Clean Air Council


Advanced Recycling Is Not The Answer To The Plastics Crisis

In April 2022, a Texas-based chemical company named Encina announced plans to build a $1.1 billion petrochemical facility in Point Township, Pennsylvania. The proposed facility would process 450,000 tons of plastic waste—or approximately the amount that would fit into a domed football stadium—each year to extract petrochemicals. It calls the process “advanced recycling” and says  the facility would use first-of-its-kind technology to help “build a circular economy” and fight climate change. 

Despite those lofty claims, Encina has provided remarkably few details about its actual plans. There are important, unanswered questions about the proposed plant’s impacts on public health, the environment, its safety, and its economic viability. Given the poor track record of the “advanced recycling” industry, residents are rightly skeptical. With Encina hoping to move forward to build the plant quickly, Pennsylvanians need answers now. 

What Is “Advanced Recycling”?

In recent years, it has become increasingly clear how little of the plastic we use is actually recycled (only five percent in the United States) and how dangerous plastic pollution has become. There is so much plastic in our environment that the average person eats about five grams—or one credit card’s worth—of microplastics each week. In response to this onslaught of bad PR, the plastics industry proposed a new strategy for addressing public concern about the plastics crisis: “advanced recycling.”

Traditionally, when plastics are recycled, they are collected, sorted, cleaned, melted down, and turned into new plastic products. “Advanced recycling,” which can more accurately be called “plastics processing,” covers a range of chemical processes that decompose waste plastics to extract fuels or chemicals, and leave behind hazardous waste.
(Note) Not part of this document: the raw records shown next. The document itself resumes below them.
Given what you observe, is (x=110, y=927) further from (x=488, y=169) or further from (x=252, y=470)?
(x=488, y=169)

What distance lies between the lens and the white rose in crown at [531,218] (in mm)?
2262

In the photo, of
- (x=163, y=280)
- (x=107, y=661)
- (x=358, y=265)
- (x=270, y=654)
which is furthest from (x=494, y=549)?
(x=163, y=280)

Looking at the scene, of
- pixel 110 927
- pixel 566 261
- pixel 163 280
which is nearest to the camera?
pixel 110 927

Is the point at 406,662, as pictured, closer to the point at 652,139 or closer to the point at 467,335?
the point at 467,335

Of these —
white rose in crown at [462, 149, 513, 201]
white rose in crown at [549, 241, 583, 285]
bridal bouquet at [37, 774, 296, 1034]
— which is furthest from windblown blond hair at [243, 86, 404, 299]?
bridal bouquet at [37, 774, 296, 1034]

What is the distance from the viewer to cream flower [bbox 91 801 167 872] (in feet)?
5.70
In theory, these plastics processing plants can handle contaminated, impure, and low-quality plastics by breaking parts of them down into their original building blocks. 

plastic waste
Plastics along the Delaware River Banks (Photo by Kelly O’Day)

While that sounds appealing, the reality of plastics processing is much more complicated. Depending on the specific process in question, plastics processing can cause a range of very significant environmental problems. The recycling process  generally involves burning chemicals, which has enormous consequences for air pollution, public health, and climate change. It can also create massive amounts of hazardous waste—in 2019, a single plant created over 500,000 pounds of hazardous waste, which included benzene, lead, cadmium, and chromium. On top of everything else, plastics processing plants have not proven to be economically viable. Notably, a recent investigation by Reuters showed that most plastics processing plants that opened in recent years have already shut down. 
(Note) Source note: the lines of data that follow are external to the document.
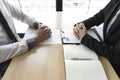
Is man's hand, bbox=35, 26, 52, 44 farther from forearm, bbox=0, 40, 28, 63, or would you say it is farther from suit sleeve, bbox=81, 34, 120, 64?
suit sleeve, bbox=81, 34, 120, 64

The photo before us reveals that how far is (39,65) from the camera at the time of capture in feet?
3.20

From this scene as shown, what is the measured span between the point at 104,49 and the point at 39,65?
1.47 feet

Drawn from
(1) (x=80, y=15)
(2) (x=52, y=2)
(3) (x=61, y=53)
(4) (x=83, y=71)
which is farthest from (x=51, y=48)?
(2) (x=52, y=2)

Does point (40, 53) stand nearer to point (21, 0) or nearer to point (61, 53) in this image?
point (61, 53)

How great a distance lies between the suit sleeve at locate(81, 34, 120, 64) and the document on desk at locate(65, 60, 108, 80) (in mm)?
89

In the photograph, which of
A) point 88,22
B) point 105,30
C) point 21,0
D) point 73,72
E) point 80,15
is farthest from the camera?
point 21,0

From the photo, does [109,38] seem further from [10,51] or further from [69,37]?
[10,51]

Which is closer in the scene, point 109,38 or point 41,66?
point 41,66

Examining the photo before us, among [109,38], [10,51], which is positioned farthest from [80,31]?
[10,51]

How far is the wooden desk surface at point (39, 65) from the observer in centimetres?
90

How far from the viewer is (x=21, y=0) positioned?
7.43ft

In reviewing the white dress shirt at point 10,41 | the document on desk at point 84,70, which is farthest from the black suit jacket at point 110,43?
the white dress shirt at point 10,41

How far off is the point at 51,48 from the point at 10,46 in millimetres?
287

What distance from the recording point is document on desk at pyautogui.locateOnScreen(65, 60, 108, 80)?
89cm
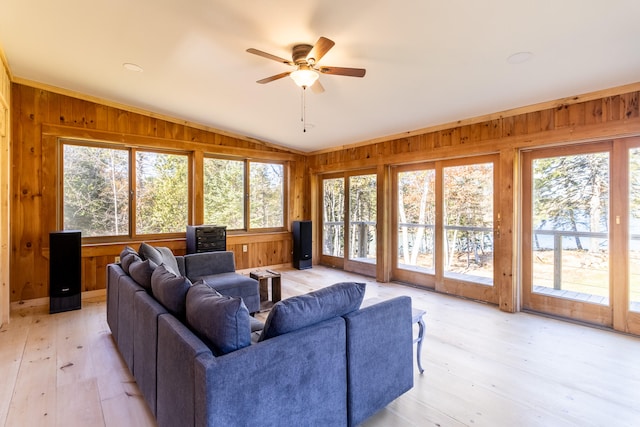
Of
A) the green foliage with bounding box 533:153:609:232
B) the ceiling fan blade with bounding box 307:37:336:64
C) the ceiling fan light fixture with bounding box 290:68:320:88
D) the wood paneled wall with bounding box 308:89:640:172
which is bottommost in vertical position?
the green foliage with bounding box 533:153:609:232

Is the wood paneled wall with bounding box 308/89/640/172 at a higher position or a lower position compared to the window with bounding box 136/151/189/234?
higher

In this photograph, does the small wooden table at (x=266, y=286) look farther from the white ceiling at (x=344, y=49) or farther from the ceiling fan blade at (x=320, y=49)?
the ceiling fan blade at (x=320, y=49)

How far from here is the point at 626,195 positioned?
3.18 meters

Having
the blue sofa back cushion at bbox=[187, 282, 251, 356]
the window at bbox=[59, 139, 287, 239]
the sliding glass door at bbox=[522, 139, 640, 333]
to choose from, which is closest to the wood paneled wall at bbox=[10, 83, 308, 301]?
the window at bbox=[59, 139, 287, 239]

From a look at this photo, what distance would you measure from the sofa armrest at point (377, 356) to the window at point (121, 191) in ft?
14.1

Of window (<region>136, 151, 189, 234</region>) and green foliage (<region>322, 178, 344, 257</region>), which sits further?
green foliage (<region>322, 178, 344, 257</region>)

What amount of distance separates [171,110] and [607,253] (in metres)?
5.79

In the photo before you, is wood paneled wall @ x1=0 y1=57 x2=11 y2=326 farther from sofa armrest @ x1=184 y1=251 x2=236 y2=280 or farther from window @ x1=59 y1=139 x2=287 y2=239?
sofa armrest @ x1=184 y1=251 x2=236 y2=280

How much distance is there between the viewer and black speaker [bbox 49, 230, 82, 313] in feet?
12.5

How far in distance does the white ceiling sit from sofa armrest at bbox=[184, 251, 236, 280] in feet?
6.75

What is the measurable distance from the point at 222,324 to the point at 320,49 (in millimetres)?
1998

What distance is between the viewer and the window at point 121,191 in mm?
4434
Encina’s Proposal Creates More Questions than Answers

With Encina suggesting  a construction schedule that would begin this fall, the public knows remarkably little about Encina’s proposed plant. We know that the facility would be Encina’s first plant, as well as the first plastics processing plant in the region. We also know that the plant would utilize untested technology with no track record at any other plastics processing facility, and Encina refuses to share the details of how its technology would actually work, in the name of protecting its proprietary technology.
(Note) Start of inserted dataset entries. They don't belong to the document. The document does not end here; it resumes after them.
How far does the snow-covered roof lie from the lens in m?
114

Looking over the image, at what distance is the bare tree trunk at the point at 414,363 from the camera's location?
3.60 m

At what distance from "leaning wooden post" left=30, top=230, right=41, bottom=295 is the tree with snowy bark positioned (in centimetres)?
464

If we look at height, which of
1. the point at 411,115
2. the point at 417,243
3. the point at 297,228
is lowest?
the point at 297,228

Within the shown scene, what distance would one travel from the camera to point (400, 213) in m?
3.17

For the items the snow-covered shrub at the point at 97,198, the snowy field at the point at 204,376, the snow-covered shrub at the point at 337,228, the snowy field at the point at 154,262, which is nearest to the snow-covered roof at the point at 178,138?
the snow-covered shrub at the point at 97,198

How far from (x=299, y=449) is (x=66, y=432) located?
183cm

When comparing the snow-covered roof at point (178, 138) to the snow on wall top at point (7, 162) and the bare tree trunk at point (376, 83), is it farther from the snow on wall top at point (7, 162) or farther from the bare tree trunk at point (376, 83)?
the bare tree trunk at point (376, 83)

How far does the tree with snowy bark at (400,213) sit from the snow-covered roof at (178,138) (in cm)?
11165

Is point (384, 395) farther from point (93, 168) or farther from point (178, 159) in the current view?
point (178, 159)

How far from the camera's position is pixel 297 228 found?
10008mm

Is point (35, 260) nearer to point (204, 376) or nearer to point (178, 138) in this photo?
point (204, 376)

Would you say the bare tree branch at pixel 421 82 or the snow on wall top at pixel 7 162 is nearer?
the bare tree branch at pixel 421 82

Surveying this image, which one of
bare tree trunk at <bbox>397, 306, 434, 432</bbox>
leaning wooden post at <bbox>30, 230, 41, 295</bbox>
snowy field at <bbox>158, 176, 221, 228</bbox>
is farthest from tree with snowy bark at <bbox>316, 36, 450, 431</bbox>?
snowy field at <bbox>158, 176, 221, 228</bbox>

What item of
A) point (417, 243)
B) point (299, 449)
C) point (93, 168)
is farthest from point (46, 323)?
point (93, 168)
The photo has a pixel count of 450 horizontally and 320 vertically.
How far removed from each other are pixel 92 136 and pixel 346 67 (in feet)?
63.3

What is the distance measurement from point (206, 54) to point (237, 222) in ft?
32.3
Unfortunately, this leaves the public with a lot of important and very basic questions that have gone unanswered:

  • What is this technology that Encina is proposing? Is it safe for workers, residents, and the environment of Point Township?
  • If the process is safe, then why is Encina seeking exemptions from existing environmental regulations and protections?
  • How does Encina plan to collect 450,000 tons of plastic waste each year and what does it plan to do with the new products it creates?
  • On its website the company claims to have raised $75 million, but where does it plan to get the $1.1 billion it will need to build the plant? Is Encina relying on taxpayer subsidies?

Based on the few details that have been made publicly available, some experts are already saying that Encina’s plans do not seem plausible

The plastics industry has used a lot of lofty rhetoric about the potential of “advanced recycling” to solve the plastics crisis and fight climate change. So far, the results have been disappointing. Now Encina is making the same grand pronouncements about the proposed Point Township plant. In order for Pennsylvanians to believe them, or even believe that the plant is economically viable, Encina has a lot of questions to answer. 

In the meantime, Clean Air Council is working hard to hold Encina accountable. On October 25, 2022, Clean Air Council brought a legal challenge to a permit waiver for the proposed Encina plant, which would have exempted Encina from the requirement to apply for a processing facility permit under the Solid Waste Management Act. Clean Air Council will continue to push for answers from Encina and make sure that the proposed facility complies with environmental laws.